Trabalhos Aprovados 2018

Ficha do Proponente

Proponente

    Francisco Elinaldo Teixeira (UNICAMP)

Minicurrículo

    Professor livre-docente do Instituto de Artes, chefe do Departamento de Cinema (DECINE). Responsável pela disciplina de História do Cinema do curso de Midialogia, com pesquisas e cursos no PPG-Multimeios sobre cinemas documentário, experimental e cine-ensaio. Autor, entre outros, dos livros: O ensaio no cinema – Formação de um quarto domínio das imagens na cultura audiovisual contemporânea; Cinemas ‘não narrativos’: Experimental e Documentário – Passagens.

Ficha do Trabalho

Título

    Filme-ensaio e subjetividade

Resumo

    A inscrição da subjetividade do ensaísta nos processos de criação do filme-ensaio constitui um traço essencial de sua prática.
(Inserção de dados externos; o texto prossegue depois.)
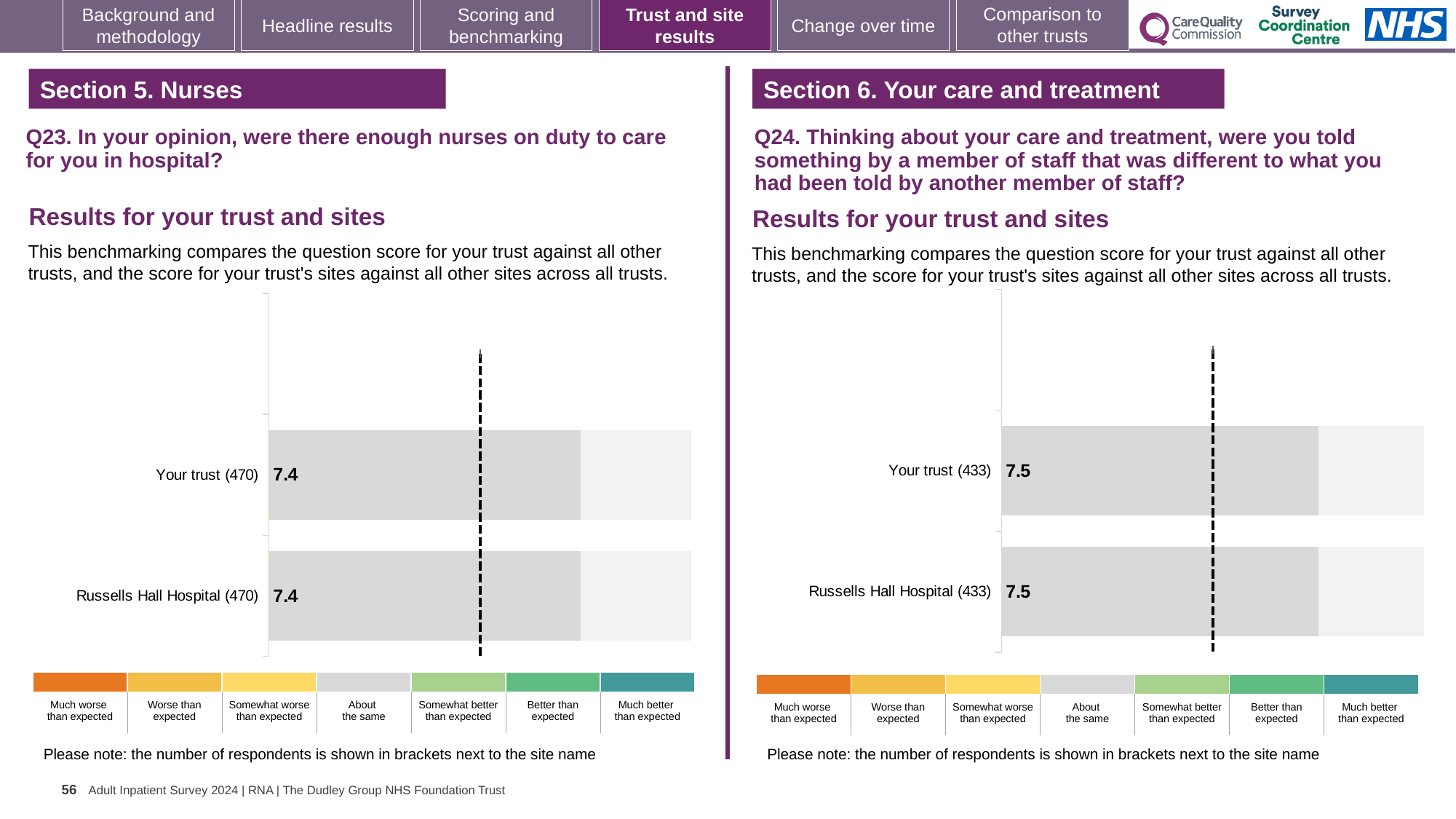
In the Q23 chart on the left, how many respondents are shown in brackets for Your trust? 470 In the Q24 chart on the right, what is the difference between the score for Your trust and the score for Russells Hall Hospital? 0 What kind of chart is the Q23 chart on the left? Bar chart In the Q24 chart on the right, what is the score for Your trust? 7.5 In the Q23 chart on the left, what is the score for Russells Hall Hospital? 7.4 In the Q23 chart on the left, what is the difference between the score for Your trust and the score for Russells Hall Hospital? 0 In the Q24 chart on the right, what is the score for Russells Hall Hospital? 7.5 In the Q23 chart on the left, what is the score for Your trust? 7.4 How many bars are plotted in the Q24 chart on the right? 2 In the Q24 chart on the right, how many respondents are shown in brackets for Russells Hall Hospital? 433 How many bars are plotted in the Q23 chart on the left? 2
Dois modos ganharam relevo e se intensificaram na contemporaneidade: sua presença em corpo na imagem visual e sua presença em voz na imagem sonora, muitas vezes com a simultaneidade de ambos os modos. Mas há um terceiro modo dessa inscrição em que sua presença se virtualiza, atualizando-se na criação de “intercessores”/”personagens conceituais”.

Resumo expandido

    Os processos de criação de filmes-ensaio se intensificaram na cultura audiovisual contemporânea, com um traço característico que é a inscrição da subjetividade do ensaísta enquanto modo de singularização de seu próprio ato de pensamento. Ou seja, nesse território/domínio ou concepção da realização fílmica, a presença do realizador é um elemento/material fundamental do processo de criação, indicador de um ato de pensamento que lhe é imanente. A princípio tratado de maneira genérica como modo “performativo” ou “poético”, tal relevo da subjetividade se intensificou e operou através das presenças em corpo e voz do ensaísta, ou com a contaminação de ambas. Mas há um terceiro modo de inserção da presença subjetiva que, na investigação em curso, poderemos nome de criação de “intercessores”/”personagens conceituais” e que prescinde da imagem visual em corpo e da imagem sonora em voz do ensaísta. Em tal modo de presença uma espécie de terceira pessoa opera a condução dos processos de pensamento, desdobrando ao mesmo tempo um outro de si e um outro como alteridade que remete propriamente ao domínio público, momento em que a relação eu-mundo se intensifica e expande. O objetivo de minha comunicação é tratar dessas inscrições da subjetividade no filme-ensaio contemporâneo, vislumbrando os diversos níveis de complexidade aí alcançados.

Bibliografia

    Teixeira, Francisco E. – O ensaio no cinema: formação de um quarto domínio das imagens na cultura audiovisual contemporânea. São Paulo: Hucitec, 2015.
    Corrigan, Timothy – O filme-ensaio: desde Montaigne e depois de Marker. Campinas/SP: Papirus, 2015.
    Adorno, Theodor. “O ensaio como forma”. In: Adorno, Theodor. Notas de literatura I. São Paulo: Duas Cidades-Ed. 34, 2012.
    Deleuze, Gilles & Guatarri, Félix. “Os personagens conceituais”. In: Deleuze, Gilles & Guatarri, Félix. O que é a filosofia? Rio de Janeiro: Ed. 34, 1992.